Resonance Reconstruction

In most analyses signals for charm quarks have been obtained by full reconstruction of the decay particles of the charmed hadrons into which the quarks fragment. From the decay particles the invariant mass is reconstructed, such that the number of signal events can be determined from the resonance spectrum, above a non-resonant combinatorial background. The reconstruction of the invariant mass works particularly well in hadronic decays in which all final state particles are measured as charged particles in the tracking detectors. Calorimeter energy deposits are sometimes used for decay channels containing $\pi^0$ or $\gamma$.

Figure: $D^*$ signal from ZEUS in the decay channel $D^{*\pm }\rightarrow (D^0\rightarrow K^{\mp } \pi ^{\pm }) \pi ^{\pm }$. Events are selected in which the invariant mass of the $K\pi$ system is consistent with the mass of the $D^0$ (taken from [19]).

The most widely used method to identify events containing charm is the reconstruction of events in the so-called 'golden decay' channel, in which the invariant mass of the $D^{*\pm}$ meson is reconstructed in the decay $D^{*\pm} \rightarrow D^0 \pi^{\pm} \rightarrow K^{\mp}\pi^{\pm}\pi^{\pm}$. In fig.11 the difference $\Delta M$ between the measured masses of the $K\pi\pi$ system and of the $D^0$ meson decaying into $K\pi$ is shown. The number of signal events and the amount of non-resonant background in the mass window is usually determined by a fit to the signal and the side bands. The width of the $\Delta M$ peak is governed by the experimental resolution of the pion track from the $D^*$ decay, as resolution effects from the measurement of the two $D^0$ decay particles largely cancel in the subtraction. The $\Delta M$ distribution is therefore the preferred way to determine the number of $D^*$ mesons in the sample.

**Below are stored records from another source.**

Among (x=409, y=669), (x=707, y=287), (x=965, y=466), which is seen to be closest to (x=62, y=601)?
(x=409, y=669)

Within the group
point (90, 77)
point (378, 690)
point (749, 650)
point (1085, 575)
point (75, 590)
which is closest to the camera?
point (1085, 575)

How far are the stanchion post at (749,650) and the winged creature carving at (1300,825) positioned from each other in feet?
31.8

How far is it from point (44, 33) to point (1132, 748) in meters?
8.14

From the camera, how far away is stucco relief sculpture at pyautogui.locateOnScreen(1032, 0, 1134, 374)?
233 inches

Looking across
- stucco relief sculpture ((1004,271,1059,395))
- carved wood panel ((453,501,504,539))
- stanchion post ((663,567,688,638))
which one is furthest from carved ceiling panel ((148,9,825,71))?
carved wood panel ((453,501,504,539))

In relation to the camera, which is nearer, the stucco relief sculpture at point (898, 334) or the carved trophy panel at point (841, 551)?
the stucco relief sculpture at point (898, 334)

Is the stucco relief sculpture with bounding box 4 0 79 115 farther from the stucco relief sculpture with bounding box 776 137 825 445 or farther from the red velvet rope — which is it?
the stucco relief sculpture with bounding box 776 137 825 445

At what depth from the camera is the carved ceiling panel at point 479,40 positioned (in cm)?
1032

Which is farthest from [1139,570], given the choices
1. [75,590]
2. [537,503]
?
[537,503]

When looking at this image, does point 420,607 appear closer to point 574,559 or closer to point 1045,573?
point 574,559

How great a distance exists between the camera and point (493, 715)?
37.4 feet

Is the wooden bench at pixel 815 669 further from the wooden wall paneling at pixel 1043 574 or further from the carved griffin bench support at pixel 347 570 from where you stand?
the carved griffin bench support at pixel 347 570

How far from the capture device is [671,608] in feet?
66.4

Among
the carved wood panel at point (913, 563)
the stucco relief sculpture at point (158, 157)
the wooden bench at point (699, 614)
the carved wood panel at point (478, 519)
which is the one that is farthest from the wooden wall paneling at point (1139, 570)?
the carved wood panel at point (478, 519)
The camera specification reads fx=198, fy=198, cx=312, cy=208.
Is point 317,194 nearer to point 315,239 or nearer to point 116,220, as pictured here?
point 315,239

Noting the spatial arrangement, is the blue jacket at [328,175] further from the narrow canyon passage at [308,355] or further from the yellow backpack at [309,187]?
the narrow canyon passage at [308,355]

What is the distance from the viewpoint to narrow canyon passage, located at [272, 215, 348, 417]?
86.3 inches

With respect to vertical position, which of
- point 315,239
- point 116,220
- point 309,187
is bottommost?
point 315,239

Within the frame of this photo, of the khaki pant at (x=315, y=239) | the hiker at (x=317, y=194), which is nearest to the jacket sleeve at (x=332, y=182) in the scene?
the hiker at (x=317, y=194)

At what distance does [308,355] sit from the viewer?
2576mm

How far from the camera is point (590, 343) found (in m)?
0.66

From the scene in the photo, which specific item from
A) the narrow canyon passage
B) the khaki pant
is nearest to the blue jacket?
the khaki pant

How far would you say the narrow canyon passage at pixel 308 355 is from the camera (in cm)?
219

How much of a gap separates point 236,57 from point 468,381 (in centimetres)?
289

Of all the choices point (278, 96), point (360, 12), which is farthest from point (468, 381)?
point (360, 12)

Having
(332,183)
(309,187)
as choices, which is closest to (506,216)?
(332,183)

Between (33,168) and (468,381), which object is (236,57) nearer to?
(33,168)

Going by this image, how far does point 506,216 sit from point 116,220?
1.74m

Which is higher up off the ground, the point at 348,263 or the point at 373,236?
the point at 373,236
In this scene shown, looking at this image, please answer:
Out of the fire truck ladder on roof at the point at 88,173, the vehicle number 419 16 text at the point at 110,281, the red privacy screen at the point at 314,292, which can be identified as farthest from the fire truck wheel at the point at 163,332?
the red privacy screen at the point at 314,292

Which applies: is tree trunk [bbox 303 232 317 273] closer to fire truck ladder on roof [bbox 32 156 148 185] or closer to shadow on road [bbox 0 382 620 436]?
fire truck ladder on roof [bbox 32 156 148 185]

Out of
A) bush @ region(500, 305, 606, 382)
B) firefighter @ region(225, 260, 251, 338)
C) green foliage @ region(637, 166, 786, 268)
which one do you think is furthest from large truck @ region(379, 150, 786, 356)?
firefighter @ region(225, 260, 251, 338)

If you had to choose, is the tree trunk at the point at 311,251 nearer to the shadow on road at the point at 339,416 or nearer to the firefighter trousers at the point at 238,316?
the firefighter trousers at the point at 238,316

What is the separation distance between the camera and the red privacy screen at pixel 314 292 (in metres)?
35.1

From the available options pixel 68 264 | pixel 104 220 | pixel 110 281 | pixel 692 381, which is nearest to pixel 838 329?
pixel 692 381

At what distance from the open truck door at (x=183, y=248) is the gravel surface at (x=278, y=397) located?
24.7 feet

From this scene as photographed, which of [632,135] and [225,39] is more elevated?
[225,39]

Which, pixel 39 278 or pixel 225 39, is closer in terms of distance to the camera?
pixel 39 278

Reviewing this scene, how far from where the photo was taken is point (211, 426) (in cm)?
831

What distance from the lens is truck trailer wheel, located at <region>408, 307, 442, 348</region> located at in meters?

The advantage of the full resonance reconstruction method is that all details about the heavy quark resonance and decay kinematics are known and the number of events can be determined precisely. The disadvantage comes from small branching ratios, $BR(D^{*\pm} \rightarrow D^0\pi^{\pm} \rightarrow K^{\mp}\pi^{\pm}\pi^{\pm}) \simeq 2.6\%$ [144] and limited detector capabilities such as finite detector acceptances and/or poor resolution. At small $Q^2$ the detector acceptance constrains measurements in which samples of fully reconstructed $D^*$ mesons are used to about one third of the total phase space for charm production [5]. Limited detector resolution leads to the need for wide mass windows or large combinatorial background. Bad resolution is a particular issue for the identification and measurement of neutral particles at low energies as neither experiment, H1 nor ZEUS, have been designed for this purpose.